Shindel Alan W, Bullock Travis L, Brandes Steven
Washington University in Saint Louis-Department of Surgery, Division of Urology, St. Louis, MO, USA.
Washington University in Saint Louis-Department of Surgery, Division of Urology, St. Louis, MO, USA.
J Sex Med. 2008 Apr;5(4):954-964. doi: 10.1111/j.1743-6109.2007.00674.x. Epub 2007 Nov 27.
Peyronie's disease (PD) is a poorly understood clinical entity. Aim. We endeavored to determine how contemporary urologists in the United States manage PD.
A randomly generated mailing list of 996 practicing urologists was generated from the American Urologic Association member directory. A specifically designed survey was mailed with a cover letter and a postage-paid return envelope.
Our survey assessed several practice-related factors and asked questions of how the subject would manage various presentations of PD in their practice. Four cases were presented: case 1, a healthy 55-year-old man with painless 30 degrees dorsal curvature of 16 months duration; case 2, a 60-year-old man with 35 degrees dorsal curvature, 4/10 pain on visual analog scale, of 6 months duration; case 3, a 62-year-old man with painless 60 degrees dorsal curvature and erectile dysfunction responsive to alprostadil suppository of 2 years duration; and case 4, a 50-year-old man with mid-shaft waist deformity, foreshortening, no pain/curvature/erectile dysfunction.

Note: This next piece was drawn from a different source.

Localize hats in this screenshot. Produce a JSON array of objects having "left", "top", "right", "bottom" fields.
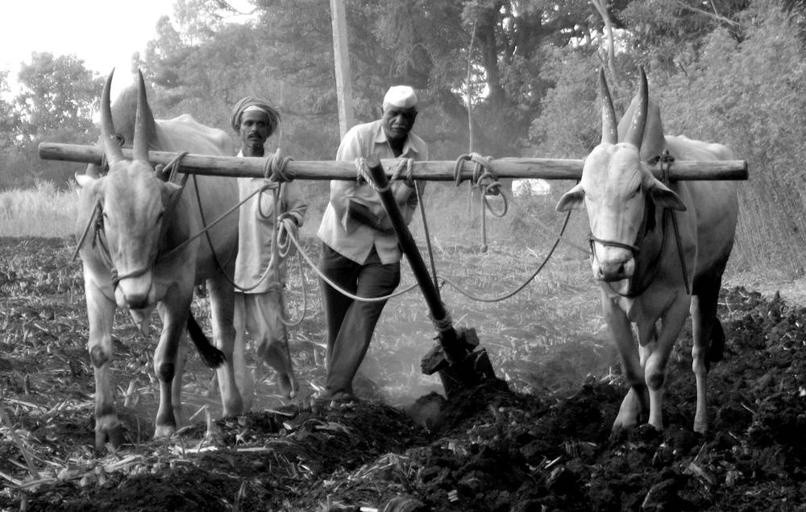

Responses were received from 236 (24%) practicing urologists. Vitamin E was the preferred initial management for 70% of respondents, with observation, Potaba (Glenwood, Englewood, New Jersey, USA), colchicine, verapamil injections, and verapamil gel favored by 32, 20, 12, 7, and 10% of respondents, respectively. Fifty-seven percent of respondents performed surgery for PD, with penile prostheses, Nesbit procedure, grafting, and plication used by 76, 66, 55, and 51% of respondents, respectively. Medical therapy and/or observation was the preferred management for all of the cases except case 3, for which penile prosthesis placement and referral were the favored options by 39 and 30% of urologists, respectively.
Medical therapy is the initial treatment for PD among American urologists. Penile prosthesis is the treatment of choice in impotent patients. Most American urologists conform to recommended practice patterns in the management of PD.
佩罗尼氏病(PD)是一种了解甚少的临床病症。目的:我们试图确定美国当代泌尿外科医生如何治疗佩罗尼氏病。
从美国泌尿外科协会会员名录中随机生成一份包含996名执业泌尿外科医生的邮寄名单。随一封附信和一个邮资已付的回邮信封寄出一份专门设计的调查问卷。
我们的调查评估了几个与临床实践相关的因素,并询问受访者在其临床实践中会如何处理佩罗尼氏病的各种表现形式。给出了四个病例:病例1,一名55岁健康男性,有持续16个月的无痛性30度背侧弯曲;病例2,一名60岁男性,有35度背侧弯曲,视觉模拟评分法疼痛评分为4/10,病程6个月;病例3,一名62岁男性,有无痛性60度背侧弯曲及对前列地尔栓剂有反应的勃起功能障碍,病程2年;病例4,一名50岁男性,阴茎中段腰部畸形、缩短,无疼痛/弯曲/勃起功能障碍。
收到了236名(24%)执业泌尿外科医生的回复。70%的受访者首选维生素E进行初始治疗,分别有32%、20%、12%、7%和10%的受访者倾向于观察、服用Potaba(美国新泽西州恩格尔伍德的格伦伍德公司生产)、秋水仙碱、维拉帕米注射剂和维拉帕米凝胶。57%的受访者会对佩罗尼氏病进行手术治疗,分别有76%、66%‘55%和51%的受访者使用阴茎假体、内斯比特手术、移植和折叠术等方法。除病例3外,药物治疗和/或观察是所有病例的首选治疗方法,对于病例3,分别有39%和30%的泌尿外科医生倾向于阴茎假体植入和转诊。
在美国泌尿外科医生中,药物治疗是佩罗尼氏病的初始治疗方法。阴茎假体是阳痿患者的首选治疗方法。大多数美国泌尿外科医生在佩罗尼氏病的治疗中遵循推荐的治疗模式。